Suddenly, Ran chan appears and helps them escape and they leave for Shin Chan's house, where Shin chan passes all the levels making him capable to accompany Ran chan to Punni-Punni mainland which is located somewhere in China. Masao refuses to go, feeling that he is fit for nothing and leaves tearfully. Suddenly they are attacked by Nohara family's neighbors, who have become members of the Black Panda ramen branch. They escape as master sacrifices himself. Ran chan vows to achieve the magic in the Punni-Punni mainland. They all leave for China except for Shin Chan's friends. There they find the area and meet the Punni-Punni fairy, who asks them questions and eventually Shin chan wins it, but Ran chan loses.

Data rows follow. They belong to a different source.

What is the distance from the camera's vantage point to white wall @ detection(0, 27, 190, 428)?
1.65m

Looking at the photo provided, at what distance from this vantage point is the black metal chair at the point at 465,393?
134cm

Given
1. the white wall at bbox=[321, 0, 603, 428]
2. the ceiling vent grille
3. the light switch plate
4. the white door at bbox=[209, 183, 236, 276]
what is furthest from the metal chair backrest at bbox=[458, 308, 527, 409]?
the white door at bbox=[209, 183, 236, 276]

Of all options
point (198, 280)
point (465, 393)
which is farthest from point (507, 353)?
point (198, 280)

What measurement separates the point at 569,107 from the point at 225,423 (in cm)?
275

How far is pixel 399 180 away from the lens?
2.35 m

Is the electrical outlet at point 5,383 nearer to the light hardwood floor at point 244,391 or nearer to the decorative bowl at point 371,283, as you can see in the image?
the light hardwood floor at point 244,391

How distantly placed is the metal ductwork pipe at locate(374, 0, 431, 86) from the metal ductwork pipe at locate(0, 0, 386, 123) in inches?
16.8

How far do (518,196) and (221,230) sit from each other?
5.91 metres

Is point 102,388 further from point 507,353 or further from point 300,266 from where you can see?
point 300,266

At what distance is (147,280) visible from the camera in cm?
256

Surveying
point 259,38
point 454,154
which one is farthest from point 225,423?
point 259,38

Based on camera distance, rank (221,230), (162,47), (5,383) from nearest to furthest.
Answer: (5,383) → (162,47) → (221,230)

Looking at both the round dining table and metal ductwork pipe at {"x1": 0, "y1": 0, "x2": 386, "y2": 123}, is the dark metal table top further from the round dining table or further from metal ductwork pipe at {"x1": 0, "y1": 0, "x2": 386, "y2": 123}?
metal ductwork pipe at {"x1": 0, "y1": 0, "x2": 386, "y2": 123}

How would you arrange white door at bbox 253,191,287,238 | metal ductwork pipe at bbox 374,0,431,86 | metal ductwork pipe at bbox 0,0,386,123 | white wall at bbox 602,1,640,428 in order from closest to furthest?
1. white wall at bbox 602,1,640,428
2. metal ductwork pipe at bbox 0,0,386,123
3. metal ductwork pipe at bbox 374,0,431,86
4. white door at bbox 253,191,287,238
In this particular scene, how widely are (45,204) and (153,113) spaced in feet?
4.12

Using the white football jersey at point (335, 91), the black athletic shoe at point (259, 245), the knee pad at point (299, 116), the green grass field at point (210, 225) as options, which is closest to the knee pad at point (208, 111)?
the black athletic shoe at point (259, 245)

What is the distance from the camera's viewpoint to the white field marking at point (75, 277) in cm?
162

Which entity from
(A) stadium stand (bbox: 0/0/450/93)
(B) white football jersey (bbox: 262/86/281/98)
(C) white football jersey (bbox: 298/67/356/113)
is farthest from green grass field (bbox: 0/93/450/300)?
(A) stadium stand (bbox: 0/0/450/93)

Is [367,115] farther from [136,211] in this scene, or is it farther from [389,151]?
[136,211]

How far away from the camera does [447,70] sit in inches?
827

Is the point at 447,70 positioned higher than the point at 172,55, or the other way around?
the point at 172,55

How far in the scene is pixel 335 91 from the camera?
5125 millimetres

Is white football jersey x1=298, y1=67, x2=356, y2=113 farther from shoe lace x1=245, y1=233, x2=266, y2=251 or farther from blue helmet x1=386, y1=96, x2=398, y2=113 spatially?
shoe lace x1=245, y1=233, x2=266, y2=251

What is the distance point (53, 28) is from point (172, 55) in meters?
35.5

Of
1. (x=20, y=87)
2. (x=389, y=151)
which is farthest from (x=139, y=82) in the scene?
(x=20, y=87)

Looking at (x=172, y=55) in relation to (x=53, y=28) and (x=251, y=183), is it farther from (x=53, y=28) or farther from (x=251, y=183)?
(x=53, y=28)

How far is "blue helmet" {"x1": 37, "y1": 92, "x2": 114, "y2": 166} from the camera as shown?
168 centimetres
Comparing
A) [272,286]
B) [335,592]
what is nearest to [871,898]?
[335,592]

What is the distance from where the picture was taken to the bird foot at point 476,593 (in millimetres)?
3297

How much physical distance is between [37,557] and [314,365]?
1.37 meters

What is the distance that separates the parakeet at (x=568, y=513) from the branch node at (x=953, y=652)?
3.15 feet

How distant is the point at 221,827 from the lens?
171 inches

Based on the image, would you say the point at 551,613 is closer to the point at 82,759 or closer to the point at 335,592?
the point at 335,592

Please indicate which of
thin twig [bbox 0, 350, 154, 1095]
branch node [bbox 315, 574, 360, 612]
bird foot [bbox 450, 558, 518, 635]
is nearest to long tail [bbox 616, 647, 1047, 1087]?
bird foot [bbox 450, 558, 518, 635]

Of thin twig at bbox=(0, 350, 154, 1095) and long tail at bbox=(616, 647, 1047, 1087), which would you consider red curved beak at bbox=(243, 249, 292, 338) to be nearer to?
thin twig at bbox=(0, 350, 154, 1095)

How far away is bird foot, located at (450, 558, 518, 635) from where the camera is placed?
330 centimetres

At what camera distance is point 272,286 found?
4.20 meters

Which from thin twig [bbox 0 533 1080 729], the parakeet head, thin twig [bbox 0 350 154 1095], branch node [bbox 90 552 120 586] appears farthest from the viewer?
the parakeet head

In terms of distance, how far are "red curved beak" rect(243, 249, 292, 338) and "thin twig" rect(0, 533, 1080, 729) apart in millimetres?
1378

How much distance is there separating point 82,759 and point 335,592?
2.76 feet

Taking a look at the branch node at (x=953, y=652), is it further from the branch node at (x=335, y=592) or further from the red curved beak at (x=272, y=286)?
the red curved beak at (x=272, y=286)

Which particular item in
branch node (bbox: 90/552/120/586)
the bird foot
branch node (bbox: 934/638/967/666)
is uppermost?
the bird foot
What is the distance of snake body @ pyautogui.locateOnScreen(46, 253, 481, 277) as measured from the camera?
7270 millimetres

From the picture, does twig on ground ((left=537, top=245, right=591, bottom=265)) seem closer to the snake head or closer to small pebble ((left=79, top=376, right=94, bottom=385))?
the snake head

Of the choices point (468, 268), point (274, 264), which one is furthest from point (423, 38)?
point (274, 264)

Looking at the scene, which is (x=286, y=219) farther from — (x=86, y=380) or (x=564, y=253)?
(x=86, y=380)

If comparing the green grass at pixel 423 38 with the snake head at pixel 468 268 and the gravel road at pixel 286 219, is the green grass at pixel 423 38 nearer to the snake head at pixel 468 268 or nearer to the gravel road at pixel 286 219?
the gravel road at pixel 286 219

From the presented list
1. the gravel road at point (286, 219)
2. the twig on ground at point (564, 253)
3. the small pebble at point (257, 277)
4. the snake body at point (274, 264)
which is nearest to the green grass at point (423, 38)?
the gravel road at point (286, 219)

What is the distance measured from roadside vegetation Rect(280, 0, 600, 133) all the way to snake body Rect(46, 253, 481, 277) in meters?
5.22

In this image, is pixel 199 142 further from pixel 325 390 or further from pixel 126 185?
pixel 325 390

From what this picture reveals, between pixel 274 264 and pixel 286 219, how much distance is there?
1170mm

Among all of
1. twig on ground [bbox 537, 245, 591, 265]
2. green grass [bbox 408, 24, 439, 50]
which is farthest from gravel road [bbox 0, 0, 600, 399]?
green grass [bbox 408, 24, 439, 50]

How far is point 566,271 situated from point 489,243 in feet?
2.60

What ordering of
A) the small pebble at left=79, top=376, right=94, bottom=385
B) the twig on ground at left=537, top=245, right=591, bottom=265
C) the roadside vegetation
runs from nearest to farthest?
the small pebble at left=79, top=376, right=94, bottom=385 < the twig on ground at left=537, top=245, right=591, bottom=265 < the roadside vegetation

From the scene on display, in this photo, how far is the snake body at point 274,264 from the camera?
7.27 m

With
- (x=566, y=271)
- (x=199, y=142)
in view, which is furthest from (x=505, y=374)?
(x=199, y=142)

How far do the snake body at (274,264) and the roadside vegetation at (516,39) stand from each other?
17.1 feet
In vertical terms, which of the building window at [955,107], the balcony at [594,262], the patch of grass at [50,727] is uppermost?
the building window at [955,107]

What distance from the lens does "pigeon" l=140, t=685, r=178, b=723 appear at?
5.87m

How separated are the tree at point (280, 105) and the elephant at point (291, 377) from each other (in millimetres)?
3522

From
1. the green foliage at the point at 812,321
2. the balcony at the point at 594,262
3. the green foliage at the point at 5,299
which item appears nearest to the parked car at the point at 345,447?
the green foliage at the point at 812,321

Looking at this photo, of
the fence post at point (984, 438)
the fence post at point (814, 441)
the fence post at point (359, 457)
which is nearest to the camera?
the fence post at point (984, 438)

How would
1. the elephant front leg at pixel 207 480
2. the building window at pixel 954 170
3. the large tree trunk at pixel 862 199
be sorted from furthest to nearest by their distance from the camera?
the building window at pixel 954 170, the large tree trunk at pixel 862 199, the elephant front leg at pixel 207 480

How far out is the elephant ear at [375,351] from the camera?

The fairy tells Ran chan when she questions why he lost that her soul is not gentle because of which he will be unable to bear the strength of the magic. But when Shin chan refuses to drink the potion through which he can attain the magic, Ran chan drinks it up. They return to Kasukabe, and defeat Don Panpan. But due to not having a gentle soul, Ran chan becomes an evil who possess the ability to make everything peaceful. This greatly affects Kasukabe. Soon Shin chan and his friends unite with Masao and team up as the Kasukabe defence group to defeat Ran chan. They use their Jenkaa dance which creates an effect making everyone dance along with it. This makes everyone come normal. Ran chan, who also becomes normal, goes on a world tour on the master's orders. The children bid her goodbye. The movie ends with a song and a picture explaining the full story.

==Cast==
- Akiko Yajima as Shinnosuke Nohara
- Miki Narahashi as Misae Nohara
- Toshiyuki Morikawa as Hiroshi Nohara
- Satomi Korogi as Himawari Nohara
- Mari Mashiba as Toru Kazama and Shiro
- Tamao Hayashi as Nene Sakurada
- Teiyū Ichiryūsai as Masao Satou
- Chie Sato as Bo-chan
- Daisuke Sakaguchi as Yoshirin
- Makiko Ohmoto as Micchi
- Guests
- Tsutomu Sekine
- Megumi Han
- Ryōtarō Okiayu
- Yū Mizushima
- Kōsei Hirota
- Mitsuaki Madono
- Anri Katsu
- Miyazon as Miya Zon

==Music==

===Ending Theme Song===
- Xiao Yi Xiao (笑一笑 〜シャオイーシャオ！〜, Smile)
  - Singer: Momoiro Clover Z

==Box office==
The Anime Film which released on April 13 ranked No. 12 in Highest Grossing film in Japan Box Office for 1st Half of 2018 with Gross Total of US$14.7 million and #27 for Year 2018.

==Home media==
The film was listed in Top-Selling Animation DVDs in 2019 with overall estimated sales of 5,042.

The Film aired on TV Asahi on Sunday, April 14 at 10:00 a.m. and earned a 3.1% rating.

== International release ==
It aired in India on June 22, 2024 on Sony YAY! as Shin-chan Movie: Bakumori! Kung Fu Boys.